= WHAT YOU ARE ASKED TO DO =
Rewrite everything from the line containing "Observing this photograph, which" down to the end of the listing, swapping "skateboard" for "longboard" and changing nothing else. Leave the pictures out of your answer.

= RECORDS FOR THE EXERCISE =

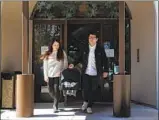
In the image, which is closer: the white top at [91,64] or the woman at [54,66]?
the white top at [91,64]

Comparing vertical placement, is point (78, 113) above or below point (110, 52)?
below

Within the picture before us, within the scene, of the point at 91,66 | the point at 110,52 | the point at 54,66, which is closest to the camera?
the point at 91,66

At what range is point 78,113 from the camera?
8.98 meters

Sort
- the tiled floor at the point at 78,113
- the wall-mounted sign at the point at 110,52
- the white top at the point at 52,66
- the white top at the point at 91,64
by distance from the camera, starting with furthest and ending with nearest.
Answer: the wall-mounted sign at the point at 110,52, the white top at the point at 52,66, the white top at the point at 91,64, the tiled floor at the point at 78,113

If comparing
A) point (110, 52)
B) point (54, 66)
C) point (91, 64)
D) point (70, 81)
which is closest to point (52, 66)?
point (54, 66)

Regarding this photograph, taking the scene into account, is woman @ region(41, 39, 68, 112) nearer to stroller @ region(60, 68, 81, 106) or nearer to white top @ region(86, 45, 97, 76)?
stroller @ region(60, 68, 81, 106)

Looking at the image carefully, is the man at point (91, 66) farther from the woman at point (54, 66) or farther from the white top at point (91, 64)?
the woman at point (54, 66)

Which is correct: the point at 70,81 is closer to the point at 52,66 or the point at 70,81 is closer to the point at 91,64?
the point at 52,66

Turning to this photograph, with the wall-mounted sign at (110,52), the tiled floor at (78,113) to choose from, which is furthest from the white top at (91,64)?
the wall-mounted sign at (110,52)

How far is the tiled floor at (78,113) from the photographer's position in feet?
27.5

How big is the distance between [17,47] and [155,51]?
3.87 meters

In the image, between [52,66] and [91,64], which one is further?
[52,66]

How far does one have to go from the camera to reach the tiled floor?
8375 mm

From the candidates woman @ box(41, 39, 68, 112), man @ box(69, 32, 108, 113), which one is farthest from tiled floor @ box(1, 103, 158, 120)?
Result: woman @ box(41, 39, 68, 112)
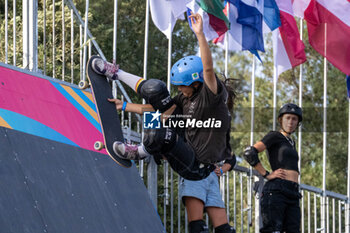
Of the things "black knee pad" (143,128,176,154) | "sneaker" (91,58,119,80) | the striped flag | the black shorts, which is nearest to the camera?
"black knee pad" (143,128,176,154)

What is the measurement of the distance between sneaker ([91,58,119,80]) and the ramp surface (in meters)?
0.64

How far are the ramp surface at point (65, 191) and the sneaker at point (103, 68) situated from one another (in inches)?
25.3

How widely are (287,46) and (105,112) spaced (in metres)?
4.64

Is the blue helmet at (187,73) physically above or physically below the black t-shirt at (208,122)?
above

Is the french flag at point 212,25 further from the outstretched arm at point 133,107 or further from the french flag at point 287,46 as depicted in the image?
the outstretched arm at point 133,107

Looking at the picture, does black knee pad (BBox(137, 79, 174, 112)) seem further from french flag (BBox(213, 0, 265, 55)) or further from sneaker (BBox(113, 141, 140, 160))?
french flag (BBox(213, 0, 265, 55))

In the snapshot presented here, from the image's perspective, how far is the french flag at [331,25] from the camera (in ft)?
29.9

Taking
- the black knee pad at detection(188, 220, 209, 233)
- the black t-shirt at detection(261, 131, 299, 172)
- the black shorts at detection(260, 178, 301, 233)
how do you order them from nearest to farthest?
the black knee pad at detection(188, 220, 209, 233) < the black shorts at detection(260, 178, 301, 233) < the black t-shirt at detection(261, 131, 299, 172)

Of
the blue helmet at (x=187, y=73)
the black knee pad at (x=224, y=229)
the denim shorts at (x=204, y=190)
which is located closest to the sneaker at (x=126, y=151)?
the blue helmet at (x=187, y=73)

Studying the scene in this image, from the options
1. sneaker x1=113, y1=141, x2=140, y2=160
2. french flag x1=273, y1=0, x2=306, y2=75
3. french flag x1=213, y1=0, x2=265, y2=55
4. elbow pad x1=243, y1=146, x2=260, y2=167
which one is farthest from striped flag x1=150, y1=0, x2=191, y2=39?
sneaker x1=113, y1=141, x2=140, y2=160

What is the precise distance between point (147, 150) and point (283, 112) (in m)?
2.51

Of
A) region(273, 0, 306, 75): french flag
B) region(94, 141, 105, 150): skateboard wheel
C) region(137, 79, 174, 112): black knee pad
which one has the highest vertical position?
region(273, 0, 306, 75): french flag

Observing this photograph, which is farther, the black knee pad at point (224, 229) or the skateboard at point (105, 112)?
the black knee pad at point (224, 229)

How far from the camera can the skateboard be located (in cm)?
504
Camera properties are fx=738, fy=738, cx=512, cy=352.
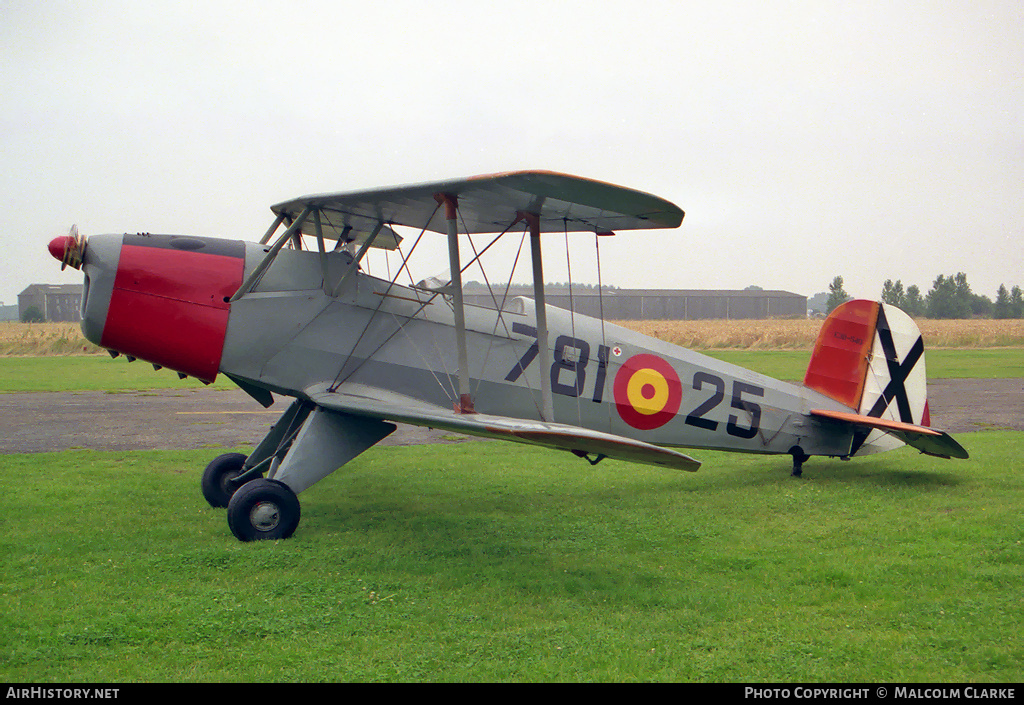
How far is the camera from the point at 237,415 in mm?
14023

= EXERCISE RESPONSE =
Observing this photograph, which is farther, the black knee pad at point (224, 229) or the longboard at point (105, 112)?
the black knee pad at point (224, 229)

How far from the camera can the longboard be located (in cm)?
504
Camera properties are fx=738, fy=738, cx=512, cy=352.
How far is the camera from the point at 237,415 in mm?
14023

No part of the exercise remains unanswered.